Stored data

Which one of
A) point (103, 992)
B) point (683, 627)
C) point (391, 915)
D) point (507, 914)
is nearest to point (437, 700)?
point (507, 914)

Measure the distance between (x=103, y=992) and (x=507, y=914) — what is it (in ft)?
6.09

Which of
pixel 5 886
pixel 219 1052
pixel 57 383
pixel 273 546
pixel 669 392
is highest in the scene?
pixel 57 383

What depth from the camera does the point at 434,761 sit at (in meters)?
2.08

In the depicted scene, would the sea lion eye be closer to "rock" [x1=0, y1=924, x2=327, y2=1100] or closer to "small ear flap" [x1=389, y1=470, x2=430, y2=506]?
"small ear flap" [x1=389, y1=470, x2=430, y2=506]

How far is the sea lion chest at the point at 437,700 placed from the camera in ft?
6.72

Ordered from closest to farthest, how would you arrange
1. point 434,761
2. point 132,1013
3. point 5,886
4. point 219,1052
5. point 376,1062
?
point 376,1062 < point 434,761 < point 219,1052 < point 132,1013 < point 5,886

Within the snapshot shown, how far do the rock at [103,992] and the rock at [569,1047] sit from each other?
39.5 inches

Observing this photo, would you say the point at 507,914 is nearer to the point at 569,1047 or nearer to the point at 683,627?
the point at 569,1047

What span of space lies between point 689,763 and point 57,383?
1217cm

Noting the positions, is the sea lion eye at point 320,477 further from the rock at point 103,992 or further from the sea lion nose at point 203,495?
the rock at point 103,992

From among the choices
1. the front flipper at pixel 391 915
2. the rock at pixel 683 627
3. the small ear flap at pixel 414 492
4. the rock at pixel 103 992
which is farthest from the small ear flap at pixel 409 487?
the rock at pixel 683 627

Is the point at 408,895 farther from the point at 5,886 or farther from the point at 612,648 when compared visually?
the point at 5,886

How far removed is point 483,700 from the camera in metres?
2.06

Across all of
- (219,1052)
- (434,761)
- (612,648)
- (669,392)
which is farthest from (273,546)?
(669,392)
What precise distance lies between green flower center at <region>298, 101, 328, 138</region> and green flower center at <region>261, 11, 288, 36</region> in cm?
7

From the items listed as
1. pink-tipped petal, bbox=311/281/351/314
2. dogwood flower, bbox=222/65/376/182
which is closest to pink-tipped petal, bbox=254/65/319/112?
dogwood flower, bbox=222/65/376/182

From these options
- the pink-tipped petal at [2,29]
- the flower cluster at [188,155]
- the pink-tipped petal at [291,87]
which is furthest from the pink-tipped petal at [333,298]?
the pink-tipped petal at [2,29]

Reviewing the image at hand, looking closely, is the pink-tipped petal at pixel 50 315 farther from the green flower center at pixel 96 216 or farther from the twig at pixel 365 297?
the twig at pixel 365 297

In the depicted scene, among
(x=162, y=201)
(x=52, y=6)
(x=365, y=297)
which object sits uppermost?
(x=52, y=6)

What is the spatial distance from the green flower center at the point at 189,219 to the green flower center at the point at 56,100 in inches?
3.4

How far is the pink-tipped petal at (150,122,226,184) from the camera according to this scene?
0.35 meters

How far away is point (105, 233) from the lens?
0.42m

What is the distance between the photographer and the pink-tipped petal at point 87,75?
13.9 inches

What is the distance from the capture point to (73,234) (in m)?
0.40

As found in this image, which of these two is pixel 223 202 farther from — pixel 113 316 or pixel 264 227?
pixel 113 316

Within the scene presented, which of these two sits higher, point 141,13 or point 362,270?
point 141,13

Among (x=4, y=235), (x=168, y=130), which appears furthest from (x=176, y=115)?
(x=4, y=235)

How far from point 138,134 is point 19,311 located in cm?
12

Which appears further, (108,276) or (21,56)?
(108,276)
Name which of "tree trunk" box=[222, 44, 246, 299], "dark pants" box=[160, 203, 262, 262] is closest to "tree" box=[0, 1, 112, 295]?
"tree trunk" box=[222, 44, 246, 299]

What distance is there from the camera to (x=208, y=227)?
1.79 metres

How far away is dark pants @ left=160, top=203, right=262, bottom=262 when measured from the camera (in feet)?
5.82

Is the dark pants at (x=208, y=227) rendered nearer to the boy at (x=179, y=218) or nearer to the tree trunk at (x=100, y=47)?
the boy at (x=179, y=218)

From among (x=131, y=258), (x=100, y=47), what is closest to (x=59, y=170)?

■ **WHAT YOU SHOULD DO**: Reproduce everything from the beginning of the data down through the line containing "39.5 inches", substituting "seal" for "sea lion" and leaving all else unchanged.

■ **COMPLETED TASK**:
Which one of
A) point (103, 992)
B) point (683, 627)
C) point (391, 915)
D) point (507, 914)
is nearest to point (437, 700)?
point (507, 914)

Measure the distance between (x=103, y=992) and (x=507, y=914) — what is it (in ft)?
6.09

Which of
pixel 5 886
pixel 219 1052
pixel 57 383
pixel 273 546
pixel 669 392
is highest in the scene?
pixel 57 383

What depth from the camera does the point at 434,761 sit at (in meters)?
2.08

In the depicted scene, would the seal eye be closer to "rock" [x1=0, y1=924, x2=327, y2=1100] or closer to "small ear flap" [x1=389, y1=470, x2=430, y2=506]?
"small ear flap" [x1=389, y1=470, x2=430, y2=506]

How far is the seal chest at the point at 437,700 placed from the camera in ft?
6.72

Ordered from closest to farthest, how would you arrange
1. point 434,761
2. point 132,1013
3. point 5,886
4. point 219,1052
5. point 376,1062
?
point 376,1062 < point 434,761 < point 219,1052 < point 132,1013 < point 5,886

Within the snapshot shown, how far do the rock at [103,992] and the rock at [569,1047] sit from each other?
39.5 inches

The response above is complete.